-- begin DATA PROVIDED --

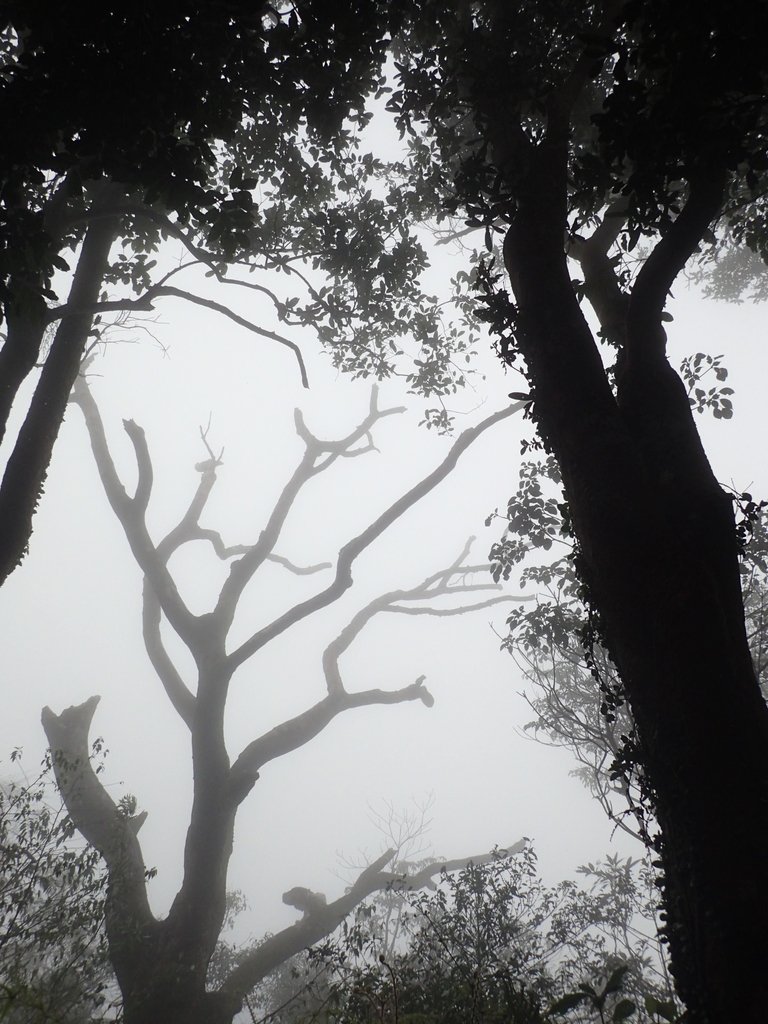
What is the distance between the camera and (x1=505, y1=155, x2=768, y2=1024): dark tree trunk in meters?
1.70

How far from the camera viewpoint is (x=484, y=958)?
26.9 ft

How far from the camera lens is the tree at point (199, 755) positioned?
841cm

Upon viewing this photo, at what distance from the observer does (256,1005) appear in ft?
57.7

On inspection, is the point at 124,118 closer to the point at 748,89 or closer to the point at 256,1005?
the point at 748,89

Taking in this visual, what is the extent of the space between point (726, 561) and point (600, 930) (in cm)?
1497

-- end DATA PROVIDED --
-- begin DATA PROVIDED --

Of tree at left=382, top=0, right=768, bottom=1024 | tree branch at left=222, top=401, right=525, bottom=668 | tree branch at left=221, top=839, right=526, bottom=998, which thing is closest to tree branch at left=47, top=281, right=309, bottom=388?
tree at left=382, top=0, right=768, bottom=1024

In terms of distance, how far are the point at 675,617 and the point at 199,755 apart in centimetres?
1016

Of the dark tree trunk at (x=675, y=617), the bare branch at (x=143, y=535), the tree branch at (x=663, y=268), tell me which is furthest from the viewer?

-- end DATA PROVIDED --
-- begin DATA PROVIDED --

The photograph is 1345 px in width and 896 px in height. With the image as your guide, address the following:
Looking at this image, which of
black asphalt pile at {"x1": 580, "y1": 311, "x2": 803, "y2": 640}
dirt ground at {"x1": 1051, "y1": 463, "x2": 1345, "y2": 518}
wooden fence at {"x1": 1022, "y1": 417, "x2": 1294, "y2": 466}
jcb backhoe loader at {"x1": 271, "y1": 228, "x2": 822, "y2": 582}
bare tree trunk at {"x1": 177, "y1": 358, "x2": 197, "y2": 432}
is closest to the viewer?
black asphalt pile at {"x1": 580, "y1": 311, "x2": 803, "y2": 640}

-- end DATA PROVIDED --

→ **GIVEN REQUEST**
Reproduce everything from the line containing "Of tree at left=382, top=0, right=768, bottom=1024" down to the line containing "Of the dark", substituting "limb" for "branch" and leaving all else unchanged.

→ **RESULT FOR THIS TASK**
Of tree at left=382, top=0, right=768, bottom=1024 | tree limb at left=222, top=401, right=525, bottom=668 | tree limb at left=221, top=839, right=526, bottom=998, which thing is closest to tree limb at left=47, top=281, right=309, bottom=388?
tree at left=382, top=0, right=768, bottom=1024

In terms of distance, how far are the point at 675,617 and the point at 199,755 apart in centimetres?
1016

Of the dark tree trunk at (x=675, y=617), the bare limb at (x=143, y=535), the tree limb at (x=663, y=268), tell me which is furthest from the viewer?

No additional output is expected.